So the ingredients are as follows:
- Bag of carrots
- bag of pre-diced mushrooms (gotta love the modern convenience...I used to dice them by hand myself...)
- 1.5 lbs of chicken or more...whatever...depends on how much meat you like...as long as it fits your pot
4. 1 Onion
5. 2 potatoes
6. a box of Vermont Curry or whatever, I got it because it was on sale. As long as they are blocked curry...the portion should be right. Don't get the small kind...
So...the damn directions:
Peel the potatoes! Just...you know...get rid of the skin... Make sure you rinse it after you peeled them. Sometimes when I peel I notice a lot of dirt on the skin and it might get into the peeled part when I rotate it to peel.
Dice them and put them in pot.
I recommend using non-stick pot for this, because once everything is in, you don't need to put too much efforts in stirring because things tend to settle and burn on the bottom. It not only put a coffee flavor into your cooking, it is also a nightmare to clean.
Dice the onions and saute them. Well, just fry them till the smell comes out...
I never get teary from dicing onions...but this one I used was strong... I should sneak these little bastards to funerals where I felt like I should but can't cry.
Strip the chicken. If you had beef or pork, cube them, because they don't fall apart while you boil them like chicken.
Put chicken and onion into the same pot and fry them.
The reason why I do this is because onions cook faster that way and it brings out the smell in the pot of curry.
Also, the cooked chicken will fall apart slower than raw chicken in boiling water. (I think...)
After the surface of the chicken turns white, dump everything in pot, add enough water to cover everything and BOIL!
Boil for many, many hours until you think the carrots and potatoes soften.
then......
Add water to a saucepan or some small pot, bring it to boil, and break the packaged curry apart and drop them in.
Stir them till it turns into liquid and slowly mixing them to the pot. As you pour, remember to stir.
Put the heat on simmer for 40 minutes until the taste of curry gets into the ingredients.

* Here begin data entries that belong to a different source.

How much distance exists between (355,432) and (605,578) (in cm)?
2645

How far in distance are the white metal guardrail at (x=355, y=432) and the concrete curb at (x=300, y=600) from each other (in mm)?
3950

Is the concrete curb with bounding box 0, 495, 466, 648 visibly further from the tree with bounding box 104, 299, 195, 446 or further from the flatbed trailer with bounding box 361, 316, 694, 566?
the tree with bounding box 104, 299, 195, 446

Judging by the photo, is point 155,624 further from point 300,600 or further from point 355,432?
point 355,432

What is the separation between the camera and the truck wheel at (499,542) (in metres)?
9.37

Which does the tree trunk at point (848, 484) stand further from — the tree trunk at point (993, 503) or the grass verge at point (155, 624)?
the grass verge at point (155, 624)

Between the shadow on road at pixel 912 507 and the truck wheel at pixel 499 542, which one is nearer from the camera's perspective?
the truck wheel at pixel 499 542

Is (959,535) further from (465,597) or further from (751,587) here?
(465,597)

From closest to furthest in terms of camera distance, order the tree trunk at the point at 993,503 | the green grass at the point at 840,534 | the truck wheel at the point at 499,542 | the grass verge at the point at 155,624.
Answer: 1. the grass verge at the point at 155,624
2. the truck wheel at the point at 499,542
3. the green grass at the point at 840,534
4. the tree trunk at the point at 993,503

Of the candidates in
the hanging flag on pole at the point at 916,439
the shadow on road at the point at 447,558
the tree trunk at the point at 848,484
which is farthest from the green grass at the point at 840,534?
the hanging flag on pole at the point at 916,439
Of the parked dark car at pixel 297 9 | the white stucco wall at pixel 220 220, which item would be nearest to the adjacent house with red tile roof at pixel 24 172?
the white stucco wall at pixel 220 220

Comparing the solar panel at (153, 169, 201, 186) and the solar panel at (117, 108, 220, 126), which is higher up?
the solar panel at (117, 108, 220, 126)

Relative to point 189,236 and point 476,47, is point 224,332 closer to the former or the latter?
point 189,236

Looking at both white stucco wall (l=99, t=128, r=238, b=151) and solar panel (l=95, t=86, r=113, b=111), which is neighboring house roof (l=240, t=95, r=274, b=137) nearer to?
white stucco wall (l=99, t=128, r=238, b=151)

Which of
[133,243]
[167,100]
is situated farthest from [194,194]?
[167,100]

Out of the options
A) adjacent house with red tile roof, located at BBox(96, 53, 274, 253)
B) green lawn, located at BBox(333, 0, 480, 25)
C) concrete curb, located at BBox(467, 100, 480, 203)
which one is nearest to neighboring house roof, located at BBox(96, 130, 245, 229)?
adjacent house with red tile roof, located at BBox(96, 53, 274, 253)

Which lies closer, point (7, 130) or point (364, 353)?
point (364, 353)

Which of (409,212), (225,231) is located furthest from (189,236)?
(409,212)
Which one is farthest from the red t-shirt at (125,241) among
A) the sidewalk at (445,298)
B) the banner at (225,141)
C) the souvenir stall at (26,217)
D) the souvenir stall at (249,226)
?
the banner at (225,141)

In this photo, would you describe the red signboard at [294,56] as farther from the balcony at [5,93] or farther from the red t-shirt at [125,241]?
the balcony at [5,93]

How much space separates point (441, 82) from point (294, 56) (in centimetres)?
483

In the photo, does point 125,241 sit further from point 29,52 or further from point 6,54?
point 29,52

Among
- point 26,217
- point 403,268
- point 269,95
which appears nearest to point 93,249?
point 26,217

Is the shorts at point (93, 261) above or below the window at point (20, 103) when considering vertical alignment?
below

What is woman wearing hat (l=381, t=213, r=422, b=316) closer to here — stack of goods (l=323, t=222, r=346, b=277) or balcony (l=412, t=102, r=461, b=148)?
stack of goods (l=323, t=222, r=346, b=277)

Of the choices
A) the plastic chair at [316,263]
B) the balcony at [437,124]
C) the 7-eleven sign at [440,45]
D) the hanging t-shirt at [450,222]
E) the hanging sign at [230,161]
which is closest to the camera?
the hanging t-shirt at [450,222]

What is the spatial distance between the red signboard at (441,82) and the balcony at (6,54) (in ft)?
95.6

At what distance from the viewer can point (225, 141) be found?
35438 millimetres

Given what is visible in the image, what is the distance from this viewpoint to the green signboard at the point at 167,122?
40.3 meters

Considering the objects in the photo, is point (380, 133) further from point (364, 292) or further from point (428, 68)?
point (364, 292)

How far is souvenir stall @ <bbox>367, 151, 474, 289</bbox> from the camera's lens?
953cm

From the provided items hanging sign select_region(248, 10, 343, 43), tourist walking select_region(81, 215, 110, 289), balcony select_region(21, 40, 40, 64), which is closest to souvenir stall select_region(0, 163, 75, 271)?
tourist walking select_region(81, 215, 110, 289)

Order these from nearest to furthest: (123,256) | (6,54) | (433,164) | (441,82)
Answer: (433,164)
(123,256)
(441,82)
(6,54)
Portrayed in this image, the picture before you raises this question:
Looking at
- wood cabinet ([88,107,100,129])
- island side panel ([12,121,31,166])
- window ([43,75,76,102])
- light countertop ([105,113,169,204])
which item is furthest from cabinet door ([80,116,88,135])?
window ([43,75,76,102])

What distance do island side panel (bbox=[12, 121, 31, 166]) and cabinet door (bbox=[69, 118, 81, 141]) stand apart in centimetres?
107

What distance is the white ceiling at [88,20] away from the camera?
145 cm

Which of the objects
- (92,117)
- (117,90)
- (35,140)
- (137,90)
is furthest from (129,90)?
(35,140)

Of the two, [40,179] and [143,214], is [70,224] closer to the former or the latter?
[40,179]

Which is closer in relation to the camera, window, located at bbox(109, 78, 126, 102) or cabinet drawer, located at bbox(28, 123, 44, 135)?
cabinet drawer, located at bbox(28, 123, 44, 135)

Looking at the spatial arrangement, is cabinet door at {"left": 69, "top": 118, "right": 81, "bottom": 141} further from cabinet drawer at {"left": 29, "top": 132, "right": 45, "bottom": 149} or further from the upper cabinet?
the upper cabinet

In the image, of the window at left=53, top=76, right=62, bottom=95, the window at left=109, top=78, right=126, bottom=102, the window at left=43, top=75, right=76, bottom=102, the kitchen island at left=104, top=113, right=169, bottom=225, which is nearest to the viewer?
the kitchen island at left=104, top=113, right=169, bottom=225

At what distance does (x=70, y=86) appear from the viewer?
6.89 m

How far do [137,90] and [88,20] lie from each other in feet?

It's critical to stir occasionally if you did not use it non-stick pot, because things will burn in the bottom since curried soup does not allow heat to escape from the bottom as easily. So stirring prevents things on the bottom from getting burned.
add rice and enjoy.
*note 2: I forgot to take a picture of the food, so I stole a picture from Internet. They all look pretty much the same anyway...
This is pretty much the only other decent dish I could make besides turkey...
My sister taught me how to make this, and I usually make a large pot and eat it for 5 days. I have to say, the later it is when you eat it, the better it tastes because the potatoes eventually breaks down, and the meat gives it a better broth.